An invasive plant called kudzu has cropped up in West Tisbury and requires an urgent response, the town tree warden told selectmen at their meeting Wednesday. Selectmen agreed to work with the property owner to eradicate the sweet-smelling vine, which is growing partially on the public roadside land and partly on private property.

“You have a very invasive, dangerously invasive weed in West Tisbury in Pin Oak Circle, and it’s going to be a problem if we don’t kill it,” tree warden Jeremiah Brown said.

The plant originated in Asia and is known as an invasive species rampant in the southern United States. It has edible blossoms that smell like grapes, and is known for rapid growth and climbing up other plants. Mr. Brown said there was no time to lose in combating it.

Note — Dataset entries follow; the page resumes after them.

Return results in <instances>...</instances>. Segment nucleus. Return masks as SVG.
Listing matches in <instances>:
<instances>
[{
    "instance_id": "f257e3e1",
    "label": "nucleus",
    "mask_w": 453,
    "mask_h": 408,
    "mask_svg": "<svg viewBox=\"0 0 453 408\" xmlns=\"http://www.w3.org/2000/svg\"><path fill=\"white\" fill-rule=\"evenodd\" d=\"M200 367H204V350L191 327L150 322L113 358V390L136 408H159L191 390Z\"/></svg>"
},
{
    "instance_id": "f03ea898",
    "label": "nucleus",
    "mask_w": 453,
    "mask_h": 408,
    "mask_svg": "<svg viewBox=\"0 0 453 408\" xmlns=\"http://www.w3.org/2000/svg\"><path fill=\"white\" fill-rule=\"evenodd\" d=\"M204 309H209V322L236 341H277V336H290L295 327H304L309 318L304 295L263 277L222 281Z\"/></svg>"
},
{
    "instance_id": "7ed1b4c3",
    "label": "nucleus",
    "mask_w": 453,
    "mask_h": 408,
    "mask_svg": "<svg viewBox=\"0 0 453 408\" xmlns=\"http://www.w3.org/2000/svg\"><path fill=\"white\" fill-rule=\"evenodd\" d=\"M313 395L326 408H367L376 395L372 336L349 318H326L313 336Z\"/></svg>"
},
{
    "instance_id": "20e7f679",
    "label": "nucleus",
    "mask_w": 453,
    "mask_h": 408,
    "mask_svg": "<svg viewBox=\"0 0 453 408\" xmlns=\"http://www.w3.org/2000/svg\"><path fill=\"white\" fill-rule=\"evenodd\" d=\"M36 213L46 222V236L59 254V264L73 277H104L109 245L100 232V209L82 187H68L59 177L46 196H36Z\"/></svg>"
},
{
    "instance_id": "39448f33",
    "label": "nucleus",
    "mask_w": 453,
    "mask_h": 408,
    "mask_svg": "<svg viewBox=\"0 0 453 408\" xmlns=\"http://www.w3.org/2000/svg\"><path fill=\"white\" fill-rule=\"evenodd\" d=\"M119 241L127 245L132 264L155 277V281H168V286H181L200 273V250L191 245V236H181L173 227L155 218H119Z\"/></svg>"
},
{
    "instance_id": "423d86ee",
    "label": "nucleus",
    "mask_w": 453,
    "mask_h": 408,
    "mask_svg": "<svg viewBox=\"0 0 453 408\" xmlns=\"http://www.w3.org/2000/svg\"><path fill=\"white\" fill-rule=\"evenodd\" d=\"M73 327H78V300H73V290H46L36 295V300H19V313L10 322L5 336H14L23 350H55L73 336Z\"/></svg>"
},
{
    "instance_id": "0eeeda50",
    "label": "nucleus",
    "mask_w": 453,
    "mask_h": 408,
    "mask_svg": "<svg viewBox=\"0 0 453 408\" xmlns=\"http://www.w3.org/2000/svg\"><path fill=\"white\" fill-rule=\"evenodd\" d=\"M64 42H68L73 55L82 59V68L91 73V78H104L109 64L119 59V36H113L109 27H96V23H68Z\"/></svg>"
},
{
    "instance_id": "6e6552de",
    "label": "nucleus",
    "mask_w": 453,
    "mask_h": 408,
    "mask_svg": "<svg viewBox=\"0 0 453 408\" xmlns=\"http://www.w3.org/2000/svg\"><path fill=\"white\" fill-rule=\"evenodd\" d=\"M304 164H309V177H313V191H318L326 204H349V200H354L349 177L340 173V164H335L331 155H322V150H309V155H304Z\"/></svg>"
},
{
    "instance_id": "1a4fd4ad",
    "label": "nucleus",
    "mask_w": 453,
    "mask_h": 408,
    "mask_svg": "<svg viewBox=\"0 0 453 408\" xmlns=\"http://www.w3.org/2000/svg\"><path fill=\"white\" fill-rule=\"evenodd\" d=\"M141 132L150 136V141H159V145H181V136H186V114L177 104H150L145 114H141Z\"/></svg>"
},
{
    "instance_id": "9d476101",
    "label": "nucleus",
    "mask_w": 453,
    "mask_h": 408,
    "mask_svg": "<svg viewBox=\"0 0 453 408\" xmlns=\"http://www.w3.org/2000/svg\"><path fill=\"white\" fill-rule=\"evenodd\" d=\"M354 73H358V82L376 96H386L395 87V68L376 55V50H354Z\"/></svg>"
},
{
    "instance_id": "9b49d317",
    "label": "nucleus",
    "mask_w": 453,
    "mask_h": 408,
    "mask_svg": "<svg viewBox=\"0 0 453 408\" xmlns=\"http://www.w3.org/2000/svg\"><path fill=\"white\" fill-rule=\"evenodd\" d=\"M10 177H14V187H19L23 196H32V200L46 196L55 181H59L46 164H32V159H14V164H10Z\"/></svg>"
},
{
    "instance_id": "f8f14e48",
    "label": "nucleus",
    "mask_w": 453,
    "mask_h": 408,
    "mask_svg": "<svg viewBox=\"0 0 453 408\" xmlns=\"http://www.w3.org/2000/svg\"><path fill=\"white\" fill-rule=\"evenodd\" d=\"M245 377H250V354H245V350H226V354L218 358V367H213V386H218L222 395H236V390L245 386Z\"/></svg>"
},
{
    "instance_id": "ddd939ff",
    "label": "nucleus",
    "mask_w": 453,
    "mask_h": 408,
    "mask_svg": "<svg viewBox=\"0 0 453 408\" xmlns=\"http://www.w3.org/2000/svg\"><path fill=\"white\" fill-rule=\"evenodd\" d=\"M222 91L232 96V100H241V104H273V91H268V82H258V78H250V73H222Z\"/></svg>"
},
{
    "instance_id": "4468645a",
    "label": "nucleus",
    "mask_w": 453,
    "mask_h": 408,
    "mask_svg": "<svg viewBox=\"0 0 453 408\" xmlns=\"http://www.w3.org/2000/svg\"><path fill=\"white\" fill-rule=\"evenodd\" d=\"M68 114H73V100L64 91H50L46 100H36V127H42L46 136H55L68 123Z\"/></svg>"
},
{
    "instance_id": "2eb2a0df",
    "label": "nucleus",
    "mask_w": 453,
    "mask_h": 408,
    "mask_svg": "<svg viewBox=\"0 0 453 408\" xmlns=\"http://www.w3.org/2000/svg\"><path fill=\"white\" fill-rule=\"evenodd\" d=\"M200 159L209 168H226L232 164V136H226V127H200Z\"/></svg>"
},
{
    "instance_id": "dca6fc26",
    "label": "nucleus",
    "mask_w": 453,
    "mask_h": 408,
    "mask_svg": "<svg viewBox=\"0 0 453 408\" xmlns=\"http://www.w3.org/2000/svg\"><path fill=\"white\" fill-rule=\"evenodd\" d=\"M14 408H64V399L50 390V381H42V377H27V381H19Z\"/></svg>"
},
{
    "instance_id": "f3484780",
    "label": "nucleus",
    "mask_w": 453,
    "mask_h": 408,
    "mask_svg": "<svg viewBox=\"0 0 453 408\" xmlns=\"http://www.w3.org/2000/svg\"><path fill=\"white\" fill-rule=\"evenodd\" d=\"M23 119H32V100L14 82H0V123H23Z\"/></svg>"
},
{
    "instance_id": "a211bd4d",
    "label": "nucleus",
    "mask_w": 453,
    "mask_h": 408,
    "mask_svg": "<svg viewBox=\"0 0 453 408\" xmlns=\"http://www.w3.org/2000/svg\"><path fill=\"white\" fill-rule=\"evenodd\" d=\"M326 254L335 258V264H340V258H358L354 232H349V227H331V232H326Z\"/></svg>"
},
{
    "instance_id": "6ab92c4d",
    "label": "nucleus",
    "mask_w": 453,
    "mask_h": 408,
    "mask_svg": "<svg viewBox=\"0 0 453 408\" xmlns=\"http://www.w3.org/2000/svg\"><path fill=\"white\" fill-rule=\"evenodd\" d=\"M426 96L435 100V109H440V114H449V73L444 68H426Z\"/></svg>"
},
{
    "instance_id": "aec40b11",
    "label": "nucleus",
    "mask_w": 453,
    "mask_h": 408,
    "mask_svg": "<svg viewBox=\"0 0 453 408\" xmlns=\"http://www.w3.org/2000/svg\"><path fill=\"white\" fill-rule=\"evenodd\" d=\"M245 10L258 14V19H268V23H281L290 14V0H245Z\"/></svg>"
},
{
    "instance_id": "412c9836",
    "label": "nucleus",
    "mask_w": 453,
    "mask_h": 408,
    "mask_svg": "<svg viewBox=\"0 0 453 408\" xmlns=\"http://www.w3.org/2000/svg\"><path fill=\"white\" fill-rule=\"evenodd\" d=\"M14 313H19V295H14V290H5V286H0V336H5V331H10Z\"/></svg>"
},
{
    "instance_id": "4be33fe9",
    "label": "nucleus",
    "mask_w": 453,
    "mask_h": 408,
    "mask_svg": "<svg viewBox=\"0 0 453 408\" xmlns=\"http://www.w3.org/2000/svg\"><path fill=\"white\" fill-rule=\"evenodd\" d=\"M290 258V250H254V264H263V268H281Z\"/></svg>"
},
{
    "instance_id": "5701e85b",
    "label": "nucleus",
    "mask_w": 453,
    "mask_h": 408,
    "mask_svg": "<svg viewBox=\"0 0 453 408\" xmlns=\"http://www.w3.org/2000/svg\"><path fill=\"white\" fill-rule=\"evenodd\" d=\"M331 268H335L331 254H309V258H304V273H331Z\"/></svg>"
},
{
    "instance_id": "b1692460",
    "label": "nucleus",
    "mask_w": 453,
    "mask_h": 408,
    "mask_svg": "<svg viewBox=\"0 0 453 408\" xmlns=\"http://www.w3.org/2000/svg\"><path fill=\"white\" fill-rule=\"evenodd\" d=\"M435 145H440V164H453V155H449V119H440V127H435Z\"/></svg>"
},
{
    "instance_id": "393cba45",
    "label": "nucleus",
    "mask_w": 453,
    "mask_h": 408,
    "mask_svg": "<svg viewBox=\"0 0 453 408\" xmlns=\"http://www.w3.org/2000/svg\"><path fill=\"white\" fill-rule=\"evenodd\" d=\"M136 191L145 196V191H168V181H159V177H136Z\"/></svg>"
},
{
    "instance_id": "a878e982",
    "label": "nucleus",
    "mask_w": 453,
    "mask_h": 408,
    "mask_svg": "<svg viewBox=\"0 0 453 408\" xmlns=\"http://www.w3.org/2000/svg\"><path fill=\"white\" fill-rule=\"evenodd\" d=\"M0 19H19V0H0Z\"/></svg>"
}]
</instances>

“There are other residences there that are undeveloped so, if left unchecked, it’ll go through the entire area,” Mr. Brown said. He added, “It’s going to be far worse than bittersweet and Russian olive . . . It’s going to be way worse.”

Mr. Brown said the homeowner living on the property had been notified about the vine and had tried to have it removed, but the eradication process was improperly done, making the plant even more of a threat. Mr. Brown said a “clip and drip” method will be necessary, clipping each stem and dripping an herbicide directly into the stem. He said he thinks it will require many treatments.

“It’s going to require somebody who knows what they’re doing,” he said.

He and Ms. Rand said the homeowner is supportive of an intervention and understands the threat of the vine. Ms. Rand said the cost of the process would not be high enough to require a municipal bid process. The town plans to pay to eradicate the kudzu on town property, and the homeowner is expected to pay to eradicate it on the private property.

Mr. Brown said the area will need to be continually monitored to make sure the kudzu does not come back.

In other business, selectmen voted to submit an application to the Community Preservation Committee to fund projects to preserve the Mill Brook Watershed. A comprehensive, multi-year report on the watershed was recently completed and included a series of recommendations for improving the health of the system.

A representative from the Cape Light Compact, Margaret Song, presented the organization’s next three-year plan for energy use reduction. The plan from the energy services organization includes incentives for homeowners in West Tisbury to make their homes more energy efficient by reducing use of their hot water heaters, sealing their houses, and installing heat pumps among other things.

The meeting began with a moment of silence for West Tisbury officer Daniel Gouldrup, who died unexpectedly this week at age 59. A potluck memorial for the officer, who had served in the department since 1986, will be held Saturday at the Grange Hall from 2 p.m. to 6 p.m.